New UI president: It's all one university

The new president of the University of Illinois has three immediate priorities:

– Guide the UI through its budgetary crisis.

– Save the "dilapidated" hospital in Chicago.

– Restructure the university to make it more efficient in harder times.

And Michael Hogan told The News-Gazette editorial board he saw the UI not as a system, but as "one university."

"I didn't come here to run a system," he said.

He said he came to run an institution of excellence, noting the UI is in the top three in the Big Ten, a coalition he praised as the finest public universities in the nation.

Besides removing redundancies, which he said he had no interest in continuing, a "one university" system has a clarity of purpose.

Hogan said chancellors will report to the president, and only the president will report to the UI Board of Trustees.

He said it was possible that administration at the chancellor level will be reduced or combined, praising interim Chancellor Robert Easter's work as both chancellor and provost.

Hogan said the Urbana chancellor search is a few months off, possibly as late as January. The Springfield chancellor search has already begun.

He also said outgoing interim President Stanley Ikenberry will serve as his senior adviser on restructuring, and the changes should be expected "quickly" based on the Administrative Review and Restructuring work group report.
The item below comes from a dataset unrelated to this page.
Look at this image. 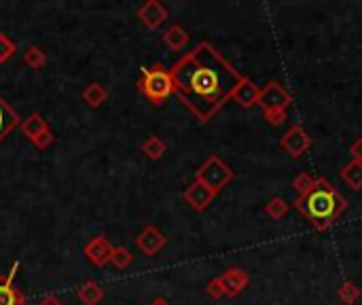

The team suggested there could be as much as $60 million in savings in the next three years.

Ikenberry said last week that 14 vice chancellor positions could be reduced to 12 or even 10.

One thing Hogan hopes not to do, he said repeatedly, is impose furloughs, as the Urbana campus did this year, and his old university, Connecticut, has done in the past.

Hogan said zero percent increases, if necessary, make better budgetary constraints than unpaid days off.

He said he doesn't know why furloughs are so demoralizing to workers, but he is sure they are, saying that furloughed medical workers in Connecticut "went bananas" when they were imposed.

He did not make an iron-bound pledge, but said he would use furlough days only as a last resort, noting that the money saved, some $17 million, paled next to the $279 million currently owed to the UI by the state.

Vice President Walter Knorr said the UI has received about $54 million from the state in the last week, but there were no certainties about whether that would continue.

The president, in his first day in office, stressed the positive, saying he hoped private foundations could help the UI as state support continues to decrease, particularly in the area of scholarships.

He said he was committed to a "Jeffersonian ideal" that includes not only excellence but also diversity.

He said he will work hard to help the faculty, and especially to maintain its standards by retaining its best members, who often bring dollars and future scholars to the UI, he noted.

That task is not as imposing as it may seem, he said, because the UI is not alone in having budget troubles, and many highly regarded institutions are having hiring and salary freezes.

On his own $620,000 salary, he said at a morning press conference that he was not defensive about it.

He noted that the figure is similar to what he earned at Connecticut, and in the mid-range for competing universities.

He promised to bring money into the university, noting that he'll spend roughly a third of his time on fundraising and alumni relations.

Hogan said the trustees can reconsider his compensation if he doesn't get results.

Ask in a year, "What have I done to earn that salary?" Hogan told reporters.

He said he has weathered three or four financial crises in his academic career and is convinced he can help the UI there.

He explained that he has the expertise to perform his second-highest priority, of redirecting priorities at the Chicago medical campus, because he did exactly that in Connecticut, where he said the hospital was run as if it were not part of "one university."

Hogan said he had the patience to strive, considering that he failed four times in reconfiguring Connecticut's hospital before his fifth, successful effort.

Hogan said he wanted to bring a "humanistic" and open effort to restore the "social compact" wherein the citizenry support higher education. He said the humanities and some social sciences are core to a university's mission, and noted that they still bring in money through tuition in core courses.

"I want to be very open and transparent and visible," Hogan said.

He said freedom of speech for liberals and conservatives alike was an important role for universities.

Hogan said he considered Category I, the admissions scandal of last summer, "a settled matter," and added that it entered into his decision to take the job "less than you would think."